Gene Law bought his first fishing boat in Half Moon Bay, California during 1963. While he was rebuilding it he met Terri, who started visiting him at the dock. Eventually they married and later moved their family to Newport.

Matt Law, Gene and Terri’s first son, grew up helping on the family boat. But when it came time to choose an occupation, he decided on chemical engineering and earned a PhD. Jonny however, the Laws second son, couldn’t get enough of fishing. After a stint at college, he came home to captain a boat, and eventually partnered with his parents when the family purchased an additional vessel.

That’s the Ms. Law in the photo with Gene above. It was built in 1978 as a 60’ salmon trawler. In 1980 Gene retrofitted it to go after shrimp and crab from the Californian border to the Canadian border, which it still does today.

The photo in the oval inset is of the Lady Law, which has quite a history. It was 107’ when Gene, Terri and Jonny purchased it in Galveston, Texas during 2005. That was the year of Hurricanes Katrina and Rita, which each brought catastrophic damage to the Gulf Coast. As Gene puts it: “anything that could go wrong, went wrong.” It would take seven months to cut it down to 83’ and refit the Lady Law for crab, sardines and shrimp. Finally, the job was completed and Jonny took the helm for the 34-day trip from Galveston, through the Panama Canal, to Newport.

These days, Jonny works long hours captaining the Lady Law. Terri and Jonny‘s wife, Michelle, do the books for both vessels and manage the company’s ten employees. Although still very active in the businesses, Gene no longer fishes. “I spent 50 years on the ocean,” he says. “I know what it looks like.”

Throughout his commercial fishing career, Gene has tried to give back to the industry. For 17 years he volunteered on the Pacific Management Commission Coastal Pelagic Species Committee. He also served 15 years on the Dungeness Crab Commission. Recognizing the lack of local resources to fix nets, Gene and Terri opened Olalla Net Works in the early 1980s, a company they operated for more than a decade, employing 35 people.

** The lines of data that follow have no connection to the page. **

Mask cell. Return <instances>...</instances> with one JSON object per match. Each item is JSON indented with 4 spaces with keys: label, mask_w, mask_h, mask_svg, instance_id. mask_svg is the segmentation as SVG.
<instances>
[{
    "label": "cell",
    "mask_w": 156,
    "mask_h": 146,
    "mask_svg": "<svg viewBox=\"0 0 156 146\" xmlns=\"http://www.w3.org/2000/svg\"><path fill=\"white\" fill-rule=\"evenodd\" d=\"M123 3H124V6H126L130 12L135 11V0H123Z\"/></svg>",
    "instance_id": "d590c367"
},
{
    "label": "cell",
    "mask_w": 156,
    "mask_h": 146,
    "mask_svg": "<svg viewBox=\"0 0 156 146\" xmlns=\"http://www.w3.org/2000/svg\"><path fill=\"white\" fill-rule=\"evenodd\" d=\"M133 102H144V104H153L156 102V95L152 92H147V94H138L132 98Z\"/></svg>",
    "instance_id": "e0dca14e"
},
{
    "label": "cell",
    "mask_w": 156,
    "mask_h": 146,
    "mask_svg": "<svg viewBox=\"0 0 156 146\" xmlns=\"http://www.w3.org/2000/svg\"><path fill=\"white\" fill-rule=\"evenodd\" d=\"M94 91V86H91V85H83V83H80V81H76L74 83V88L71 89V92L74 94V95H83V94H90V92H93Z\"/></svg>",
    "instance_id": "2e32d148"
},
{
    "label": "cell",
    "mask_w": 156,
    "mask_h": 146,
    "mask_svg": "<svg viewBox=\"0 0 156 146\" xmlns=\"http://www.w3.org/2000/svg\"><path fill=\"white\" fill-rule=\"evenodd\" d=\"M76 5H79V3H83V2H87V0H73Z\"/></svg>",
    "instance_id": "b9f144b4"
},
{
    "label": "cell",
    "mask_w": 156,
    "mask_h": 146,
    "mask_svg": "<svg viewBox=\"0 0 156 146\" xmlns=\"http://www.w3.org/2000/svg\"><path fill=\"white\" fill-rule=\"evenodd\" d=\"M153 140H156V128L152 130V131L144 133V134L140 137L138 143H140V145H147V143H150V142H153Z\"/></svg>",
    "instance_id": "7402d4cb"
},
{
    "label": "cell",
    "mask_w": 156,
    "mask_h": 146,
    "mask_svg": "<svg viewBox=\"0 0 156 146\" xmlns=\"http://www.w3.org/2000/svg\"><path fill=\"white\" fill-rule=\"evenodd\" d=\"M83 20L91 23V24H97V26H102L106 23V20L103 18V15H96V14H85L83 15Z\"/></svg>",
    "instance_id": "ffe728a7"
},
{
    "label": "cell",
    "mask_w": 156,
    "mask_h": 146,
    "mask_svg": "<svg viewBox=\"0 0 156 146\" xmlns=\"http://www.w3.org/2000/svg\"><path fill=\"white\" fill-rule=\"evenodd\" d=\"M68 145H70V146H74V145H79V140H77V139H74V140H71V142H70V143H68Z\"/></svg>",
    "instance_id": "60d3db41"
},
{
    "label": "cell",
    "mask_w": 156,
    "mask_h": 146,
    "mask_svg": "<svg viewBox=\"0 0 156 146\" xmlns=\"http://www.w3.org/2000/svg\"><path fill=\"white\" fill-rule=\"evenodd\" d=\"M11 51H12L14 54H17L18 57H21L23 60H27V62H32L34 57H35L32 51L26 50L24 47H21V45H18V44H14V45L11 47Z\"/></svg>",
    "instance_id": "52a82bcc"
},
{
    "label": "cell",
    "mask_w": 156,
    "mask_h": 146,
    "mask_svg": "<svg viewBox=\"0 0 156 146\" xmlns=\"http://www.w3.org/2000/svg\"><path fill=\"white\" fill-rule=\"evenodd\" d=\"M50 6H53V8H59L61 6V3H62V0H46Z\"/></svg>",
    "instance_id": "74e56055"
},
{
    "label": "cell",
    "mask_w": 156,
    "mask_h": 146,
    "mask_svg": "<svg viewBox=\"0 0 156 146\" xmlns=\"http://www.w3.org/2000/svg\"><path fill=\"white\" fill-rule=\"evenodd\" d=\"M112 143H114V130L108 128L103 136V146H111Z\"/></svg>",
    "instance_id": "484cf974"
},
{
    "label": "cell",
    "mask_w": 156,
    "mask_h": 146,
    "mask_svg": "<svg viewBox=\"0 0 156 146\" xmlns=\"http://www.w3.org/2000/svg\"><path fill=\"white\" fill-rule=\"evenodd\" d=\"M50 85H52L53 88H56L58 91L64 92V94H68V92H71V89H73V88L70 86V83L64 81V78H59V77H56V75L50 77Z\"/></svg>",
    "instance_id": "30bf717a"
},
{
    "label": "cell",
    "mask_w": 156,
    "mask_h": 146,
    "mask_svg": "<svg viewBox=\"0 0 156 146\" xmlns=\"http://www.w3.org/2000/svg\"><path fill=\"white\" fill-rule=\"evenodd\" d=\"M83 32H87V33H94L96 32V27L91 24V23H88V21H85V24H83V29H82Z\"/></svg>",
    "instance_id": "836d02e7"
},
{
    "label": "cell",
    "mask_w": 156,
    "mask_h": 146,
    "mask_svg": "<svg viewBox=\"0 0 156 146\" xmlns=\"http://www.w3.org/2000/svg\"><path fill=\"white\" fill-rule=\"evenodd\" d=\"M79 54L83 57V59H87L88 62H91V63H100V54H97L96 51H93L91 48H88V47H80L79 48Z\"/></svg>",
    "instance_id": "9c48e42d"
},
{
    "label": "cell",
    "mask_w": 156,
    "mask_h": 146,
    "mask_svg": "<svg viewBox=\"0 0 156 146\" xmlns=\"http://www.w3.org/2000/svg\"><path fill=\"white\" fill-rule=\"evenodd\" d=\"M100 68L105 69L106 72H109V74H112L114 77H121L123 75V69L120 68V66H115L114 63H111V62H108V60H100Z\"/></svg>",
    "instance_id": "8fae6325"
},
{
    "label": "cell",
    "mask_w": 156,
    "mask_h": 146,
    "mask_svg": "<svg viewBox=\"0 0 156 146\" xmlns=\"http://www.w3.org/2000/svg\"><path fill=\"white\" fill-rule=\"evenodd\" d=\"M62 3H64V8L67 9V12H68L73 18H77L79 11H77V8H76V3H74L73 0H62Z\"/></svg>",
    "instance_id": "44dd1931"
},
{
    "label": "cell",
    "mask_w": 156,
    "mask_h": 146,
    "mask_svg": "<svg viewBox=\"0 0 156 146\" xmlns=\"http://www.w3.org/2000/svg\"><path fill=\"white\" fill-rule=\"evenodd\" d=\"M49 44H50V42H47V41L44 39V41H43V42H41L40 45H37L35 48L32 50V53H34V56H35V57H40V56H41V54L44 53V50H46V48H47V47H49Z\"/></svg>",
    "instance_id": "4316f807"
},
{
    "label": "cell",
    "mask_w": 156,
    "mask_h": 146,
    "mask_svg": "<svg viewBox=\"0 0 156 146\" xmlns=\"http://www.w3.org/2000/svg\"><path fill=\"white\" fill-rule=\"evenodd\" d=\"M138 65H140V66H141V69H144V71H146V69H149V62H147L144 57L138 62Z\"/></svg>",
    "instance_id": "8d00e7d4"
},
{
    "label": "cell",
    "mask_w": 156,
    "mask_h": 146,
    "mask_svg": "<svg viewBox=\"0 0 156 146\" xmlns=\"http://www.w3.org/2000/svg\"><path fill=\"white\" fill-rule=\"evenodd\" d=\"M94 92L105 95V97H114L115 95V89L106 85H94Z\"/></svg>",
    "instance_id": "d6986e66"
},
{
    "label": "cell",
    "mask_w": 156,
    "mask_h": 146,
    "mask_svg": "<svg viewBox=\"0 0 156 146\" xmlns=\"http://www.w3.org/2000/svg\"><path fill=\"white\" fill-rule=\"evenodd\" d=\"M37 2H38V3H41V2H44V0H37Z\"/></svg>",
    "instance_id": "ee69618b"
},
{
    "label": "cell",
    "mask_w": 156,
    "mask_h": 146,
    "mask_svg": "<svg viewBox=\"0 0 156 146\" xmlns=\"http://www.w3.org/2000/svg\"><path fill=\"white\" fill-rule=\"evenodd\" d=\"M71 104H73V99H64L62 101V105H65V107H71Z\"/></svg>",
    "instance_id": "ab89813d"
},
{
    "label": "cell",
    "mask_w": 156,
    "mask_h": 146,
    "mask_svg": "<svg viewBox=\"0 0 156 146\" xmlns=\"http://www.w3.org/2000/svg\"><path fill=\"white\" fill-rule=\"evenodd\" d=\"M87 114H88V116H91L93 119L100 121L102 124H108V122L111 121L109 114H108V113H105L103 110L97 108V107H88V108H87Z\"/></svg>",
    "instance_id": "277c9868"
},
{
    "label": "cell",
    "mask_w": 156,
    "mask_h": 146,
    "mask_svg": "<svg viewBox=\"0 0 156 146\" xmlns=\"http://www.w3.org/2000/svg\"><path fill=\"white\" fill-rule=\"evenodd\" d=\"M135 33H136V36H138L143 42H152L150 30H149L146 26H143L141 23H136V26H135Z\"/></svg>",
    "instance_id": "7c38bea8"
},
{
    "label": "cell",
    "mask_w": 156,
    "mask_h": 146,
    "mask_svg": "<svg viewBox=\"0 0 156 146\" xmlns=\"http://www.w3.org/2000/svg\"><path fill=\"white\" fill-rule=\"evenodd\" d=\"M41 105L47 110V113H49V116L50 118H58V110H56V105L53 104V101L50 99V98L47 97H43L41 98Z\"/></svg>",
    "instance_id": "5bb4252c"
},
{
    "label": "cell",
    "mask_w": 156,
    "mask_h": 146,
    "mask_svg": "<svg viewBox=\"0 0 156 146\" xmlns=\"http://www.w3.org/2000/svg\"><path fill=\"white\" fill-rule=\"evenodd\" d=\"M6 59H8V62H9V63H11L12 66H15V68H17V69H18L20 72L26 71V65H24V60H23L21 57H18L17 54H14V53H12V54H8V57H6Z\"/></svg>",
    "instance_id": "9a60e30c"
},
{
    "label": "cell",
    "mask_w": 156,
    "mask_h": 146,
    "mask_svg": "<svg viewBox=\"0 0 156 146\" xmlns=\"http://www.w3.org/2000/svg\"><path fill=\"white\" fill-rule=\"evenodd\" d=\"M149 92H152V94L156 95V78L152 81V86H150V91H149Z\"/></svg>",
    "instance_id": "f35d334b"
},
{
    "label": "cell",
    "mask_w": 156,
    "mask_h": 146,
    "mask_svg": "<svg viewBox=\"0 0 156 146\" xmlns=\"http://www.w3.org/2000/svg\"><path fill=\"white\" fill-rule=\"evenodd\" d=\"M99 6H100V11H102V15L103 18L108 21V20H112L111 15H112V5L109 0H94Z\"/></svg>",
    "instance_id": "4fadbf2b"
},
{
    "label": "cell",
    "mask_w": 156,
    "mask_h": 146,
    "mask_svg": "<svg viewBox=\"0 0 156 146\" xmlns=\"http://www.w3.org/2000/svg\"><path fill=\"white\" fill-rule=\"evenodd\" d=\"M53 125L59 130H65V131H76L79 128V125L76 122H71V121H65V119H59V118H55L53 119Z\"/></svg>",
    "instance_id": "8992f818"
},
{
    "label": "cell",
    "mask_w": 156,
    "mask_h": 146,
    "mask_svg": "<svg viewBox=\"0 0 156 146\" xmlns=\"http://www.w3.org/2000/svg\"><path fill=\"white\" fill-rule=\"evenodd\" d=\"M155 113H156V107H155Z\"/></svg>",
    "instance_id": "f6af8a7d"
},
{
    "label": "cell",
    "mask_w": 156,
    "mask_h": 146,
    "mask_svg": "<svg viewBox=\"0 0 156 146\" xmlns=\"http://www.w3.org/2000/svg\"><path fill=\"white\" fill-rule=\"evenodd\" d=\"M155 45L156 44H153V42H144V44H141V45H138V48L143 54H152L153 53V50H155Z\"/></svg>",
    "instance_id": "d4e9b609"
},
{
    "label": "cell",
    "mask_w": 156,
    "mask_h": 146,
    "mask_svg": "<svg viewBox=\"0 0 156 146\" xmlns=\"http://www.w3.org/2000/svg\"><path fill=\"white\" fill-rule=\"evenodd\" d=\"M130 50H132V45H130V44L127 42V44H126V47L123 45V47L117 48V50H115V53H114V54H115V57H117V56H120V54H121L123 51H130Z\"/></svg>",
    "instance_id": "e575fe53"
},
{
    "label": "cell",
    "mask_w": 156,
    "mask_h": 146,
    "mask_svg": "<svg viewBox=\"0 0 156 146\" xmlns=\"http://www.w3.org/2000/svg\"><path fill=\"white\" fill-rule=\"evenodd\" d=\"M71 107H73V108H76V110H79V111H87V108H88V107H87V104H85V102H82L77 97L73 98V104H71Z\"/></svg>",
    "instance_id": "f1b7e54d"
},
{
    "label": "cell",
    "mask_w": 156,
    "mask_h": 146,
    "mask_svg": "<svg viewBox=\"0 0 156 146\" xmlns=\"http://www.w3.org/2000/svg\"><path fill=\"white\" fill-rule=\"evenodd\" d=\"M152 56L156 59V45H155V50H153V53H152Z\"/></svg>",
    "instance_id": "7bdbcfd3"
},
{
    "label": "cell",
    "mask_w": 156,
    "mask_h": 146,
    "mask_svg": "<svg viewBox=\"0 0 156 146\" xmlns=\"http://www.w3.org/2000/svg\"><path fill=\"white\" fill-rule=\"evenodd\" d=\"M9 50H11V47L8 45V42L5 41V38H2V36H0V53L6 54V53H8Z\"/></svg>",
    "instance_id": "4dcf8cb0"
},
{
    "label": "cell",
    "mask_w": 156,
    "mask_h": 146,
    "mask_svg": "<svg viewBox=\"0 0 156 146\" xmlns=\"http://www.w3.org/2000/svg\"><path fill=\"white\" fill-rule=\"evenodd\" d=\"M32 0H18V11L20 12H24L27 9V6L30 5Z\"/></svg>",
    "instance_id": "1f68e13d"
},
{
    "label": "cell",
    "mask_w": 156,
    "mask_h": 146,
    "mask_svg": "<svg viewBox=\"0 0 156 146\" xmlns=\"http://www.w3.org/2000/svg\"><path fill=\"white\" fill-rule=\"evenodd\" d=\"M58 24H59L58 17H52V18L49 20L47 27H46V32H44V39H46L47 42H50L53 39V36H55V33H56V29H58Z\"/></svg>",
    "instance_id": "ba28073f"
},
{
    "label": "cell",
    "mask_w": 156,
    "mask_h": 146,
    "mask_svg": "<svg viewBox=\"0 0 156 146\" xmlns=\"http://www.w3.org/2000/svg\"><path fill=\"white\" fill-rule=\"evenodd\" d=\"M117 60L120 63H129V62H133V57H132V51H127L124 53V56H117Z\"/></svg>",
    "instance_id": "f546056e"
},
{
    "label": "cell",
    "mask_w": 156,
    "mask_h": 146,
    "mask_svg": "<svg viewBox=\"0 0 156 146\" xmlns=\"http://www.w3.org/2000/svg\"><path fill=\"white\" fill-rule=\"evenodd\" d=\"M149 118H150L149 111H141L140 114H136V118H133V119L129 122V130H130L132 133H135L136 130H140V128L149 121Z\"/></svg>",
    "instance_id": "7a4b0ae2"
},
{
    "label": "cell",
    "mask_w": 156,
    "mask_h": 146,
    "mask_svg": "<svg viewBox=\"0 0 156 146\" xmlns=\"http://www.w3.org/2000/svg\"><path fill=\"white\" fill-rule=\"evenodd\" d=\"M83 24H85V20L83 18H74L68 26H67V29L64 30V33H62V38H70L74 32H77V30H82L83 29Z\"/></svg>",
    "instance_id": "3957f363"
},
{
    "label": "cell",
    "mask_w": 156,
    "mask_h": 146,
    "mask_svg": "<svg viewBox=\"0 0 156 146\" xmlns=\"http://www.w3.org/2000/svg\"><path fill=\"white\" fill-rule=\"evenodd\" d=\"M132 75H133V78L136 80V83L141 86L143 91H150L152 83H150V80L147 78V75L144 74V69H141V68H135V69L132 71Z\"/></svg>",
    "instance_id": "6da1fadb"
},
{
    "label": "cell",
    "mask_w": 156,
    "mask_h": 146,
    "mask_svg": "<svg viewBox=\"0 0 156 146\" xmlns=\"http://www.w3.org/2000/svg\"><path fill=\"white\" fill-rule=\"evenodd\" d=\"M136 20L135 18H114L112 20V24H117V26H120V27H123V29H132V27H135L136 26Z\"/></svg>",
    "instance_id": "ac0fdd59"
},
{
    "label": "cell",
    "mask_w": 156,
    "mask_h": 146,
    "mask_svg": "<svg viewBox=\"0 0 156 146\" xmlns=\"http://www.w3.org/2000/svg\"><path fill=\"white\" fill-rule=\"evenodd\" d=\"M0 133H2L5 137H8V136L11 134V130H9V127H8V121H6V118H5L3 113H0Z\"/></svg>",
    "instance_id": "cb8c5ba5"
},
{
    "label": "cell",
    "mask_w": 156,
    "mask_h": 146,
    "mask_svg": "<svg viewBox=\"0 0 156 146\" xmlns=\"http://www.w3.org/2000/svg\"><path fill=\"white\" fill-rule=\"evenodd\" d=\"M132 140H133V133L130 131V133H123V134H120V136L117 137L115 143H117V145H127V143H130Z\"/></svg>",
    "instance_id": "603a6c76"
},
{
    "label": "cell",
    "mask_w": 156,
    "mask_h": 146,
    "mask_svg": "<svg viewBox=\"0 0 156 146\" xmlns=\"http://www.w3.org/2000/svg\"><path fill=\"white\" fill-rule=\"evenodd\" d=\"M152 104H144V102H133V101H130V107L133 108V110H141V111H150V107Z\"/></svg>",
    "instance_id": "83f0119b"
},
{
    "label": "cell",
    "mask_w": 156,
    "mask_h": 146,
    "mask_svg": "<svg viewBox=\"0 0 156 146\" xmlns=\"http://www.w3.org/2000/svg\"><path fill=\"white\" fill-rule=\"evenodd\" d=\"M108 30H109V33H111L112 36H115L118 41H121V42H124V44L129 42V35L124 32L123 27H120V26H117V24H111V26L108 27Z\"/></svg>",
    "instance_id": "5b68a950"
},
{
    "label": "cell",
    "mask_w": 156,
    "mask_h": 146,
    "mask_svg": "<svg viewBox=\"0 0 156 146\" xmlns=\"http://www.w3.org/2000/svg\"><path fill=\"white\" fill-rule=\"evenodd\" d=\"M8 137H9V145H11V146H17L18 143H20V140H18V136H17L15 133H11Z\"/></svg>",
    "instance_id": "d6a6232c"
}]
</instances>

Although dangerous as an occupation, commercial fishing has an unmistakable appeal. “You see things most people will never see,” explains Gene. “Like whales, porpoises and amazing sunrises. I caught a 50’ sailboat once, but that’s another story.” Gene also has an appreciation for the friendships he’s made in the industry. “From Mexico to Canada, you meet a lot of great people in this business.”

Gene’s relationship with Fred Postlewait, Chief Executive Officer of Oregon Coast Bank, goes back decades. “It was Fred wiring us money that kept us going when we were retrofitting the Lady Law during the hurricanes,” explains Gene. “He also wired us the money so that we could sail it to Newport. Truth is, fishing can be an ongoing money pit. Oregon Coast Bank has always stood behind us with the financing we need.”